Given this calculus, its hard not to see a Second Korean War starting sometime in the very near future.
A carrier battle group from the Seventh fleet is already on station in the Yellow Sea. In ten days, it will be joined by a Nimitz class super carrier, the USS Carl Vinson battle group, out of San Diego.
The Implications of a Second Korean War for your investment portfolio are potentially vast. But over the long term, they may not be as bad as you think.
Look at the performance of the markets going into America’s last two major wars, and you’ll get some idea of what’s coming.
When Saddam Hussein first invaded Kuwait in July of 1990, the initial market reaction was to sell off sharply, with the S&P 500 (SPX) diving some 20% (see charts below).
President George H.W. Bush endlessly threatened the Iraqis to leave, or else, while relentlessly carrying out one of the largest military buildups in Middle Eastern history.
I know because I participated as a Marine Corps pilot.
But then, a funny thing happened. Gradually convinced that the war would take place, the market started to grind up.
When the “Shock and Awe” US attack took place the following February, stocks rocketed some 30%, and never went down.

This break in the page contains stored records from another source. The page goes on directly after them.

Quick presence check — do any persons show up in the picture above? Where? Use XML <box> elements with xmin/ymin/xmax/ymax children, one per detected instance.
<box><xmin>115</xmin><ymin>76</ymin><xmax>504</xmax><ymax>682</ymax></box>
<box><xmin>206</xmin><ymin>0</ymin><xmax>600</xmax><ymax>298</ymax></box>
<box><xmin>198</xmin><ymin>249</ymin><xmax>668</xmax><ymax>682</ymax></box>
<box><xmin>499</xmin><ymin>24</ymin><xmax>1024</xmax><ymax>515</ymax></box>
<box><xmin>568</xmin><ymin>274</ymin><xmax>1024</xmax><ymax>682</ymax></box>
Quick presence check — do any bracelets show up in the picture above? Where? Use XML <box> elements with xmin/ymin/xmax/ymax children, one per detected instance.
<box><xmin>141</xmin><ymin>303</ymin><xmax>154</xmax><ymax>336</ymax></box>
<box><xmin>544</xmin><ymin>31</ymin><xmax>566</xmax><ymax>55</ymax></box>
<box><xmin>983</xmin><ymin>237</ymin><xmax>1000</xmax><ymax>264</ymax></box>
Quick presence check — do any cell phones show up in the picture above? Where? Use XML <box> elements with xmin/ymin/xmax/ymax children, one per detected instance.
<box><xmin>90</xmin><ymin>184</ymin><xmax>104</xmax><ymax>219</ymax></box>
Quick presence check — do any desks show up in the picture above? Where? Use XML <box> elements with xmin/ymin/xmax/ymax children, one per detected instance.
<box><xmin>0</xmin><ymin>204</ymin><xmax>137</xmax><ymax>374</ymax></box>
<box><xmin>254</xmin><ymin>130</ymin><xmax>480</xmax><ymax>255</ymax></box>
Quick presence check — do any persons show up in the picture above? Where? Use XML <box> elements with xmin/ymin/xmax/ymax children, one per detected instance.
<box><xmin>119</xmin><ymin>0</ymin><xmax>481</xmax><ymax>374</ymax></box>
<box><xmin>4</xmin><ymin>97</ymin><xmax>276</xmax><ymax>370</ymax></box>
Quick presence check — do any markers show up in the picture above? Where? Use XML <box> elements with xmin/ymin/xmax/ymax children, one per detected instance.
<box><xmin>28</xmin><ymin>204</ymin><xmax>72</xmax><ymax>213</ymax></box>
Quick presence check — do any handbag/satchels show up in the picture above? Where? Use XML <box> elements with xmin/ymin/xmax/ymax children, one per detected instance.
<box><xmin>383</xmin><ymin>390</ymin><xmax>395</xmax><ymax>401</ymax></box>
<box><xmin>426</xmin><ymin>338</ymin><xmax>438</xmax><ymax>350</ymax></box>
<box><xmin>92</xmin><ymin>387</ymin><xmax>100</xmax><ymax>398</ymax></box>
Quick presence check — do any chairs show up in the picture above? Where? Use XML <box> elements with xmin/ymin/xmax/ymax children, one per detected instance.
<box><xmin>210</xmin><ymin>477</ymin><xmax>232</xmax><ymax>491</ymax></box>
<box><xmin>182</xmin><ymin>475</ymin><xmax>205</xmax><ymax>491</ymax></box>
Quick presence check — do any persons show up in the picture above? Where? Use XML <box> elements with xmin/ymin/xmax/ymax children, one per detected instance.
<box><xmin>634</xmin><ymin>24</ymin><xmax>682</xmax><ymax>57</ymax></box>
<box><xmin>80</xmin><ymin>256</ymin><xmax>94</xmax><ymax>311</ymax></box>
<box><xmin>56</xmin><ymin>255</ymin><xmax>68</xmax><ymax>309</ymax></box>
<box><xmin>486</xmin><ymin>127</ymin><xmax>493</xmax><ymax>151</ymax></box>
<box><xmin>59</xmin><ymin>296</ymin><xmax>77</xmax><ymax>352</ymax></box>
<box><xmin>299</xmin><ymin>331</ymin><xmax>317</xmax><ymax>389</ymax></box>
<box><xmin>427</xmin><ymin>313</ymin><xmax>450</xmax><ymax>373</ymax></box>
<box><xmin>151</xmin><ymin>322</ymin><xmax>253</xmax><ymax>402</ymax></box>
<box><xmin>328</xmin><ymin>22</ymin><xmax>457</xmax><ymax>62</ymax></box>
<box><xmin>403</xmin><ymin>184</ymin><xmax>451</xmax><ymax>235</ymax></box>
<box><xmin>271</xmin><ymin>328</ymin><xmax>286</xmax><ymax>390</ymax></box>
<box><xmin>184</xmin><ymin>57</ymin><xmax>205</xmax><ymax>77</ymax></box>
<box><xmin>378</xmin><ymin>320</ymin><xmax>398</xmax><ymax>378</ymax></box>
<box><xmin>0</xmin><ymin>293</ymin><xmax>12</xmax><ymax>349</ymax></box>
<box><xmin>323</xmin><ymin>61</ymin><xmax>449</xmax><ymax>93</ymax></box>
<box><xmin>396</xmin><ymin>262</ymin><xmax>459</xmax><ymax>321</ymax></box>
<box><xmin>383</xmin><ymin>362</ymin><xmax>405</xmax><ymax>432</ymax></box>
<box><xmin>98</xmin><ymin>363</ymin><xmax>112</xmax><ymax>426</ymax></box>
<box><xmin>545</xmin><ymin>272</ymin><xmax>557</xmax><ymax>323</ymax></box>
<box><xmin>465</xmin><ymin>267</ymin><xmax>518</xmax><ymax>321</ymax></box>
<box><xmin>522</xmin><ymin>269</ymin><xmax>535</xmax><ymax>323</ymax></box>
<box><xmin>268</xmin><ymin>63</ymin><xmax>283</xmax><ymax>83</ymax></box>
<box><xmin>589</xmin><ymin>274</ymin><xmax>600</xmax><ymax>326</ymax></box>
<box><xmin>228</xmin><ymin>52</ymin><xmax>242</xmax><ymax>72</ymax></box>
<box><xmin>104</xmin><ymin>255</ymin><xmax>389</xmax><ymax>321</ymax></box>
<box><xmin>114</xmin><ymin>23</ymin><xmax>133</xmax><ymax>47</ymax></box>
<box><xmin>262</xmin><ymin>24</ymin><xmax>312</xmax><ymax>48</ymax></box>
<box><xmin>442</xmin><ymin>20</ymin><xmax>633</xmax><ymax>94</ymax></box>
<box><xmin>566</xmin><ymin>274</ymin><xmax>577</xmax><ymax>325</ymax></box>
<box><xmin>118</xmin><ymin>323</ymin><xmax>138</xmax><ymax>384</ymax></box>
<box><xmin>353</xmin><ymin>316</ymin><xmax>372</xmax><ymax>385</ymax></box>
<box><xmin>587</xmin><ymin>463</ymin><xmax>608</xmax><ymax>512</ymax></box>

However, it was a different time. The US was far more dependent on Middle Eastern oil in those days. And for the US economy, it was the eve of the Dotcom Boom.
The Second Gulf War was a similar story, as the markets were still in the throes of the Dotcom Bust.
We got the ritual 10% selloff during the military build up. When the war commenced, we saw one of the sharpest rallies in market history, some 20% in a month. Stocks continued to gain until the Great Recession kicked in six years later.
So the pattern seems to be clear. The saber rattle is worse than the war. Hang on to your stocks and you will do well. If you get nervous, just turn off the TV and go play golf.
Over the longer term, a lot will depend on how long the Second Korean War lasts.
A quick, decisive victory will be hugely market positive. Get four carrier groups in place and North Korea’s defensive capability will be gone in a day.
First, cruise missiles will take out their radar, then anti aircraft installations, then their aircraft and communications.
Good luck running a 1.8 million man army with motorcycle messengers. North Korea lacks a national network of towers to support cell phones.
Here’s the thing that most people don’t realize about the North Korean Army. Not a single individual has combat experience. We, on the other hand, have lots.
Much of the North Korean weaponry is World War II surplus, given to them by the Russian, Chinese, and surrendering Japanese. The imposing missiles you see on TV on parade days are all dummies.
Yes, the North Koreans have 100 nuclear weapons. But they have no functional delivery system. Any attempt to move them will bring their immediate destruction. And we know where they all live.
The 500,000 man South Korean army can provide a blocking action at the demilitarized zone to prevent a land invasion, while we take apart the North’s defenses piecemeal.
There are also 28,500 US troops in South Korea to provide logistics and support for a sustained air war.
In a sense, this is a war for which we have been preparing for 65 years.
Here will be the price.
The North Koreans have 10,000 long-range artillery dug into mountains just north of the demilitarized zone within range of Seoul, a city with a population of 10 million.
I know, because I’ve seen them.
I was one of the first western journalists to visit North Korea in 1974. Somewhere in the NBC archives there is a reel of shaky 8 mm footage to confirm this.
It might take 1-2 weeks of B-52 raids using conventional weapons to degrade this threat. There’s no doubt the North Koreans will cause substantial damage in the meantime.
But it would be worth the cost.
A unified Korea would be a hugely stabilizing development for Asia.
It would also allow us to greatly save on our defense budget. Every allocation of American military resources I have seen over the past 40 years had a Korean War contingency to it. Not needing it anymore is worth $50 billion a year.
This is the dream scenario.
The nightmare scenario has the war dragging out for years and Chinese and Russian involvement, as with the first Korean War. It could go on for 15 years, as with our current war in Afghanistan.
The backbreaking cost of the second Iraq War, some $3 trillion, was a contributing factor to the Great Recession, when stocks fell 52%.
Winning the war will be the easy part. Peace will be much heavier lifting, for it means we immediately inherit 25 million starving people in the North.
How our relations with China fare during all of this is anyone’s guess.
Long term this is all very market and risk positive. How big the bumps will be along the way is anyone’s guess.